:: PASSAGE ::
/---

New WLCG IS Roadmap

Please, note that this twiki is now obsolete. Please, refer to this twiki for up to date information

Roadmap

The following roadmap will be presented and discussed at the IS TF meeting on the 8th of January.

  • Implement the new WLCG IS based on AGIS. The new IS will consume GLUE2 attributes, but only the subset needed by WLCG. This subset will be clearly documented and well defined so that all sys admins and MW developers understand what is required.
  • The WLCG IS will query several sources of information. In case the BDII is needed, it will query the resource BDII directly. In this way, WLCG will stop relying on top and site BDIIs.
  • New services do not need to deploy a BDII in order to provide resource information. They could provide the needed GLUE2 subset through other means (i.e. OSG will provide GLUE2 JSON)
  • REBUS will remain as a WLCG project office tool to collect MoU sites, their pledges and accounting. Installed capacity information will be removed from REBUS and included into the new IS.

Definitions

In order to improve the information published in the new WLCG IS, clear definitions are needed. The following definitions have been proposed by the Information System Task Force. Feedback from site admins is being collected:

Proposal sent to LCG-ROLLOUT:

  • GLUE2ExecutionEnvironmentLogicalCPUs: the number of processors in one Execution Environment instance which may be allocated to jobs. Typically the number of processors seen by the operating system on one Worker Node (that is the number of "processor :" lines in /proc/cpuinfo on Linux), but potentially set to more or less than this for performance reasons.

  • GLUE2BenchmarkValue: the average HS06 benchmark when a benchmark instance is run for each processor which may be allocated to jobs. Typically the number of processors which may be allocated corresponds to the number seen by the operating system on the worker node (that is the number of "processor :" lines in /proc/cpuinfo on Linux), but potentially set to more or less than this for performance reasons.

Another proposal by Andrew after some discussion:

  • GLUE2ExecutionEnvironmentLogicalCPUs: the number of single-process benchmark instances run when benchmarking the Execution Environment, corresponding to the number of processors which may be allocated to jobs. Typically this is the number of processors seen by the operating system on one Worker Node (that is the number of "processor :" lines in /proc/cpuinfo on Linux), but potentially set to more or less than this for performance reasons. This value corresponds to the total number of processors which may be reported to APEL by jobs running in parallel in this Execution Environment, found by adding the values of the "Processor" keys in all of their accounting records.

\---

:: WRITTEN INSTRUCTION ::
In the WLCG information system roadmap, which system will the new WLCG IS be based on?

:: STORED DATA ::
/---

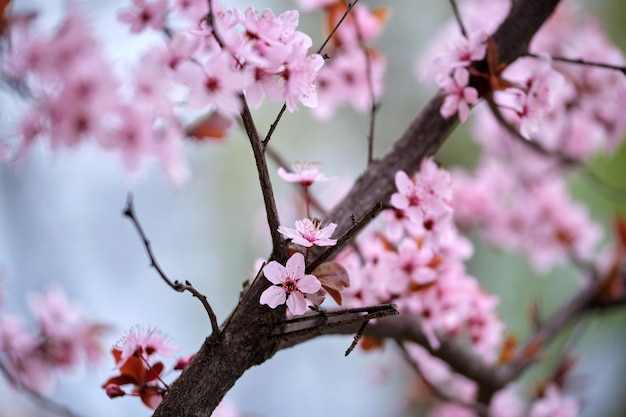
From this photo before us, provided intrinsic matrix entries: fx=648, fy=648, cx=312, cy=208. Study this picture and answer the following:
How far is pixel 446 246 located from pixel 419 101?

\---

:: SOLUTION TO THE PROBLEM ::
AGIS